Even though leading polysilicon producers have been operating at a loss, polysilicon capacity is expected to grow 22% in 2012 and a further 18% in 2013, according to a new report from NPD Solarbuzz.
Average industry-wide polysilicon prices for photovoltaic applications are forecast to drop 52% in 2012, while plant utilization is expected to decline from 77% in 2011 to 63%.
‘The last thing the polysilicon industry needs right now is more capacity,’ says Charles Annis, vice president at NPD Solarbuzz. ‘But some of the new plants that were started two to three years ago are proving hard to abandon.
‘In addition, some producers are adding capacity in an attempt to lower their costs through economies of scale,’ Annis continues. ‘Some are improving capacity productivity, while others are upgrading manufacturing technology, such as adopting hydrochlorination, to reduce power consumption and increase scale.’
According to the report, total polysilicon capacity this year will exceed 385,000 tons – of which 70% is held by a small number of tier-one producers. In fact, these tier-one providers alone are forecast to satisfy all polysilicon demand under the NPD Solarbuzz most-likely end-market scenario for the next few years.
Unless end-market demand provides a strong upside surprise to expected polysilicon requirements, many of the 57 tier-two and tier-three producers are likely to exit the industry within the next 18 months, NPD Solarbuzz predicts. Indeed, even a few of the less-experienced tier-one makers may not survive over the next couple of years.

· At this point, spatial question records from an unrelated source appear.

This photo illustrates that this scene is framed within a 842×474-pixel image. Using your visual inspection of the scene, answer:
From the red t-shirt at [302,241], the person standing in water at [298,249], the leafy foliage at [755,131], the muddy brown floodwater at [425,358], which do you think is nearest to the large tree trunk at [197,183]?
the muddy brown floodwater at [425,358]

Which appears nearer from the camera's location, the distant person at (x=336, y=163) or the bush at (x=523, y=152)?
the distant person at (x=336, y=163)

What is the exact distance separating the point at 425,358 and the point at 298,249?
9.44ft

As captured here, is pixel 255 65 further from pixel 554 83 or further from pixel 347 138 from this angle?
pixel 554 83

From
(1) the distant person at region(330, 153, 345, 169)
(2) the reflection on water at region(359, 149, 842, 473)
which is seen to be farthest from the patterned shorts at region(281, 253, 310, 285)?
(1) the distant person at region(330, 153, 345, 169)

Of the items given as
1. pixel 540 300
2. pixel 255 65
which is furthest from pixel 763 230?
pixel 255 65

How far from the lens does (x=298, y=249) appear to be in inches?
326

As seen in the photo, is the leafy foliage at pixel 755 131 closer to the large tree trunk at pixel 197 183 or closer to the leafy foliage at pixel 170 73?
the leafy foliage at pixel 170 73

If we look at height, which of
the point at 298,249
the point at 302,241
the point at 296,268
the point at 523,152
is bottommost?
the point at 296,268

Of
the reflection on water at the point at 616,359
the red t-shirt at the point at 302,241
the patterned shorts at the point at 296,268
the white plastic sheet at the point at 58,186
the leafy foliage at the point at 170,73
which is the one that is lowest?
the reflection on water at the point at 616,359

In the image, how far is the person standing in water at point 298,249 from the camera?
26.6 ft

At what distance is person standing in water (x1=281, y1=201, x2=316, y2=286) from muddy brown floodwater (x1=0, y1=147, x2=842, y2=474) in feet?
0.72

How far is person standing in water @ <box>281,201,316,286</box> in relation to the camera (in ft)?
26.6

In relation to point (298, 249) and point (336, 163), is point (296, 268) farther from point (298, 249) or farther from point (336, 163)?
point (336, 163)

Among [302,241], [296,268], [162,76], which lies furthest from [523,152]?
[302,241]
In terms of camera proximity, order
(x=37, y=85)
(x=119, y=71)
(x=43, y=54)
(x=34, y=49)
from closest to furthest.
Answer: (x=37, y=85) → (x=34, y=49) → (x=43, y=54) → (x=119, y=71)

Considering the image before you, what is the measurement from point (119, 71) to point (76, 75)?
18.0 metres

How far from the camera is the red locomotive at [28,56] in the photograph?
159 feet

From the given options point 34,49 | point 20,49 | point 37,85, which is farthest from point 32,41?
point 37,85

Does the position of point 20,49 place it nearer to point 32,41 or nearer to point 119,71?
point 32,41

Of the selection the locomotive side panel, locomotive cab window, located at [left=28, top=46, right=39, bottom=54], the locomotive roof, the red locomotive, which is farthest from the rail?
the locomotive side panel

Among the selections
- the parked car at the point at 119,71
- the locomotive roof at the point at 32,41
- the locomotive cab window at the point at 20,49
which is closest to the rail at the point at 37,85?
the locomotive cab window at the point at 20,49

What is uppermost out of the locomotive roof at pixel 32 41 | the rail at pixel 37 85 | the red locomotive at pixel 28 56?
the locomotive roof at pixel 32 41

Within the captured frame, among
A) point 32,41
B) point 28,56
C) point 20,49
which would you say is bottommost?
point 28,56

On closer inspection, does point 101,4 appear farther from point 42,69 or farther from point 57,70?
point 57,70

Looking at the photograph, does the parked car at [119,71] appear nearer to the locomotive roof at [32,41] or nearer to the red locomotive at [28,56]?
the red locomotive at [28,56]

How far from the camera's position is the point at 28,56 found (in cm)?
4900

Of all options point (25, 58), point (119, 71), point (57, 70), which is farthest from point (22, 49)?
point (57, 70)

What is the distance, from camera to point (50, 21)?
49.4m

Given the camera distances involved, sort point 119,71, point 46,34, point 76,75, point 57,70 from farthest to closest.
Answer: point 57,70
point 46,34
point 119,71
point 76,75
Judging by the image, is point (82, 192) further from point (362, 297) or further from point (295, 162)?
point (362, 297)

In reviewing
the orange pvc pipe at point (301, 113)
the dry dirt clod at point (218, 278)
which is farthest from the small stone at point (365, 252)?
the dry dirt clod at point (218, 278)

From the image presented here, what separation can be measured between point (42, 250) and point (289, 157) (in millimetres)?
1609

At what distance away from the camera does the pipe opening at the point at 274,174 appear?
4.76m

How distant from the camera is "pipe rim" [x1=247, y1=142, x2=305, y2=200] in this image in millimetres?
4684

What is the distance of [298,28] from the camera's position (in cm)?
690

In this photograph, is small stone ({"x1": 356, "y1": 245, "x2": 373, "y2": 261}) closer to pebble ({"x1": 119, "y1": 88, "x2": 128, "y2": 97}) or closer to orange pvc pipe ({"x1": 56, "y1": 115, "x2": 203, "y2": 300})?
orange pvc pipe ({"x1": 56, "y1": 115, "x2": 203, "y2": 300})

Average polysilicon prices are forecast to start to stabilize in 2013 at around $21/kg, as the remaining players rationalize utilization rates in line with end-market requirements while ensuring that selling prices remain above their cash costs.
‘If China's Ministry of Commerce decides to impose anti-dumping and countervailing duties on polysilicon imports, prices are likely to increase,’ notes Annis. ‘However, this will only help a limited number of local Chinese polysilicon producers. It will hurt not only foreign producers, but also many Chinese wafer, cell and module makers.
‘Also, it will not help to resolve the polysilicon oversupply issue and could restrict end-market growth due to higher prices,’ Annis adds.
In addition to import duties, any increase in polysilicon prices will likely be limited by first tier supply sufficiency and end-market demand for the next couple of years, according to the report. However, tier-one polysilicon producers continue to plan for longer term PV involvement, where low-cost structures, economies of scale and continuously improving productivity are expected to yield benefits as shipment volumes grow.
Meanwhile, Germany-based Bernreuter Research also recently weighed in on the status of the polysilicon market. The company predicts that after a massive market shakeout that will see the disappearance of nearly 40 manufacturers, the industry will slowly recover from oversupply by 2014.
By 2015, the solar sector could ‘already see the harbingers’ of a polysilicon shortage once again, the report adds.
Bernreuter Research notes that its demand forecasts for solar polysilicon are more aggressive than those of many other analysts. ‘Several indicators we investigated point to new PV system installations of up to 37.5 gigawatts in 2012,’ says Johannes Bernreuter, head of Bernreuter Research and author of the report.
Bernreuter examined 72 analyst forecasts for global PV installations from 2008 through 2011 and found that the forecast average remained more than 30% below the actual results.
The company also assessed the progress of 10 polysilicon production methods, including the standard Siemens process. Although most of the new approaches will not make it into commercial production, monosilane-based technologies show promise as serious rivals to the established Siemens process, Bernreuter Research says. Another alternative – upgraded metallurgical-grade silicon – still needs to prove its value proposition.
‘The sweet spot of sufficient silicon quality at low cost is very small,’ Bernreuter notes.